* Passage provided
- Born: Los Angeles, California
- Spouse: Tomas Ganz ​(m. 1970)​

Academic background
- Education: BA, 1969, Radcliffe College MD, 1973, David Geffen School of Medicine at UCLA

Academic work
- Institutions: David Geffen School of Medicine at UCLA; UCLA Fielding School of Public Health; Jonsson Comprehensive Cancer Center

= Patricia A. Ganz =

American medical oncologist

Patricia Anne Ganz (nee Conn) is an American medical oncologist. She is a professor of health policy and management in the Fielding School of Public Health and a professor of medicine in the David Geffen School of Medicine at UCLA. In 2007, she was elected to the Institute of Medicine.

==Early life and education==
Ganz was born in Los Angeles, California and raised in Beverly Hills, California as the oldest child to a physician father and homemaker mother. She was encouraged by her father to pursue a career in medicine and she completed clerical work for her father's medical practice during the summer season. Following her graduation from Radcliffe College, she married Tomas Ganz in 1970 and began her medical training at the David Geffen School of Medicine at UCLA. Her father told her that "medicine wasn't such a bad career for a woman" and she was one of three women in a class of 120 at UCLA.

==Career==
Upon completing her medical degree, Ganz trained as an internist and medical oncologist at UCLA Medical Center. In 1978 she took a faculty position at the UCLA-San Fernando Valley Program and established an oncology unit at the Sepulveda VA Medical Center to provide palliative care to patients from diagnosis until death. In 1986, she also became a founding member of the National Coalition for Cancer Survivorship and was one of the first medical professionals to recognize that the effects of surviving cancer could stay long term with the patient. Working with colleagues at the VAMC and UCLA, she began a series of research studies examining the impact of cancer and its treatment on the quality of life of patients. In 1986, she was a founding member of the National Coalition for Cancer Survivorship (NCCS), the first major cancer advocacy organization to advance the needs and concerns of the growing number of cancer survivors. As a result of her experience and academic accomplishments, she was chosen to participate in the National Breast Cancer Prevention Trial, a study to determine if Tamoxifen could prevent breast cancer.

* What you will do
Reproduce the profile of Patricia A. Ganz word for word, starting at the words "Patricia Anne Ganz" and ending after the words "Institute of Medicine.".

* Entries provided

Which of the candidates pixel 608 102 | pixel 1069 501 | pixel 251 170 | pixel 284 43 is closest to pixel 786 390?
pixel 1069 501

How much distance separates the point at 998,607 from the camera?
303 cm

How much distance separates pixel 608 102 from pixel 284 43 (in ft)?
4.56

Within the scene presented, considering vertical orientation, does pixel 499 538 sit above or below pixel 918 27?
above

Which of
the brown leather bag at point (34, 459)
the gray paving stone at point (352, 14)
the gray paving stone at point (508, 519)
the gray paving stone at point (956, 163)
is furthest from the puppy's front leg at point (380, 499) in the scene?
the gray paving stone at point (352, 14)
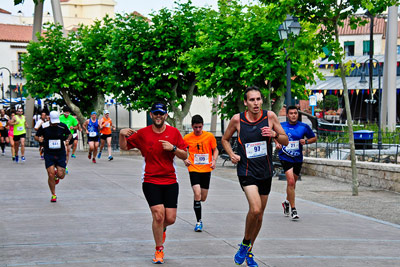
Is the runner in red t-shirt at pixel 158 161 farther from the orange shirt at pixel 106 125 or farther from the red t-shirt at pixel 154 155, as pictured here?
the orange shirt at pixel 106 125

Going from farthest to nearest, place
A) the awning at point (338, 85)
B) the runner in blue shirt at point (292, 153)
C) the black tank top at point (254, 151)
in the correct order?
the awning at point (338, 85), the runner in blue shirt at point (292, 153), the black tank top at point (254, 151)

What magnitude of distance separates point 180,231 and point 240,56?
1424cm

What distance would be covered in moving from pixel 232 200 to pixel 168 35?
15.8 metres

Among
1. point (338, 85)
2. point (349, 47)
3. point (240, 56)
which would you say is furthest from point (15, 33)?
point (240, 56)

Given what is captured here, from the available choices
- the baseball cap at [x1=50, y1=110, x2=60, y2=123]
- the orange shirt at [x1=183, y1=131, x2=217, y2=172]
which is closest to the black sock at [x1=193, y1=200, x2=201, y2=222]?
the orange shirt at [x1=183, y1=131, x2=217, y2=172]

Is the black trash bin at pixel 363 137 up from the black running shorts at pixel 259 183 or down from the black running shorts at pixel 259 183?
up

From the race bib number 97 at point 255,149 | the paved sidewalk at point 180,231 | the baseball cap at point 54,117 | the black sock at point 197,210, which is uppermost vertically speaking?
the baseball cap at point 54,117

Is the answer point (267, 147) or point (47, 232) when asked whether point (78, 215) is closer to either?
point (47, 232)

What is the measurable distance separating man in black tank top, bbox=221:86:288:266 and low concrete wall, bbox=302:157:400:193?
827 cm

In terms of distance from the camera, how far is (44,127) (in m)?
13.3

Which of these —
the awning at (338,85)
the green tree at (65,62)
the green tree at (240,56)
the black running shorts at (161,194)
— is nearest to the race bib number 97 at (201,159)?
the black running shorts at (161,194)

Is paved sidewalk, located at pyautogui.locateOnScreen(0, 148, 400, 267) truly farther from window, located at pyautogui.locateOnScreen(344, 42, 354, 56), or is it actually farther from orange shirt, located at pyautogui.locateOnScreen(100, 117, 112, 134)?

* Expected output
Patricia Anne Ganz (nee Conn) is an American medical oncologist. She is a professor of health policy and management in the Fielding School of Public Health and a professor of medicine in the David Geffen School of Medicine at UCLA. In 2007, she was elected to the Institute of Medicine.